Interview exclusive G&C : les cuisiniers d’iBlast Moki (2e partie)

Après notre première partie hier, on termine aujourd’hui l’interview des réalisateurs du jeu iBlast Moki : Moleki, Thomas et Romain, .

  • Games and Chocolate : Parlons un peu technique : quelles sont les technos, outils, et langages utilisés pour le dev d’iBlast Moki ? Quels étaient les « verrous technologiques », les défis que tu as rencontré ?

Moleki : Nous avons développé le jeu en utilisant le SDK fourni par Apple qui comprend XCode, le jeu a été développé en C++ principalement et en Obj-C pour tout l’interfaçage avec l’iPhone.
Nous utilisons Box2D pour la physique, c’est un excellent moteur de physique 2D développé par Erin Catto et il est gratuit.
J’ai aussi découvert le Google App Engine pour le côté web serveur / partage de niveaux et c’est une techno assez impressionnante de simplicité. Le code serveur a été écrit en python.
Le plus long a été définitivement l’apprentissage de l’Obj-C et des outils sur l’iPhone, venant du monde PC, cela m’a pris énormément de temps. Et je peux dire aujourd’hui que je suis conquis par l’univers Mac.
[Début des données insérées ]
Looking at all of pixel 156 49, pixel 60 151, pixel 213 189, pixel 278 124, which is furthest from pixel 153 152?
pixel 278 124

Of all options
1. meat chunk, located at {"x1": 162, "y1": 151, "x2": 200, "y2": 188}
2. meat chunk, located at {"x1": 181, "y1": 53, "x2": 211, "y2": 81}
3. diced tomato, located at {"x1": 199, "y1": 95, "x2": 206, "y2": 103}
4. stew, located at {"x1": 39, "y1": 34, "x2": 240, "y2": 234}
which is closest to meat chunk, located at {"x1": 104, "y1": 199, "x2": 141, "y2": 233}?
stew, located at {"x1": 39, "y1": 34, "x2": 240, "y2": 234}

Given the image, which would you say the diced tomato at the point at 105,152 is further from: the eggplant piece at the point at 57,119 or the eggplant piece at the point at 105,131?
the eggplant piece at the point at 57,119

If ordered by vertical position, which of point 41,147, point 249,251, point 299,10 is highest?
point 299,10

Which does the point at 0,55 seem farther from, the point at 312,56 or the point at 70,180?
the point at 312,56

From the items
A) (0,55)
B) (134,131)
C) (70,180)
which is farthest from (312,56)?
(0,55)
  • G&C : Toujours sur les aspects techno : pendant le beta test, il y avait une connectivité avec Facebook, puis vous avez finalement opté pour la plateforme sociale Plus+ (de ngmoco) qui communique directement avec Twitter et Facebook. Pourquoi ce choix ? Vous êtes l’un des premier jeux à l’utiliser, alors conquis ?

M : Les beta testeurs n’utilisaient pas vraiment la connectivité Facebook, je pense que notre utilisation était assez simple, juste une update du status montrant que le joueur avait fini tel niveau avec telle médaille. Mais en général les beta testeurs ne l’utilisaient pas.
A la demande des beta testeurs, on a commencé a regarder vers d’autres plateformes sociales telles que OpenFeint ou la plateforme Plus+ de ngmoco, qui sont des équivalents du Xbox Live. Le joueur peut ajouter des amis provenant de Facebook ou Twitter, il accumule également des points en fonction d’awards/achievements qu’il obtient, il y a également des leaderboards pour pouvoir comparer ses scores a ses amis. OpenFeint est déjà utilisé par pas mal de jeux tels que PocketGod ou Knights On Rush, et avec ngmoco nous n’étions même pas sûr que cette plateforme était ouverte au publique. Après une semaine, ils nous ont envoyé un SDK, et nous avons été immédiatement conquis par cette plateforme. Elle est simple et très complète, ngmoco est aussi une société qui fait des jeux de très très bonne qualité (je suis un fan de Rolando) donc être un des premiers développeurs third party a utiliser leur plateforme est aussi un très bon signe de qualité pour le joueur.

iBlast Moki - Screen 03

  • G&C : Parlons un peu artisme maintenant : qu’est-ce qui a influencé la DA, quelles sont tes principales références ? Quelles étaient tes envies en démarrant iBlast Moki ?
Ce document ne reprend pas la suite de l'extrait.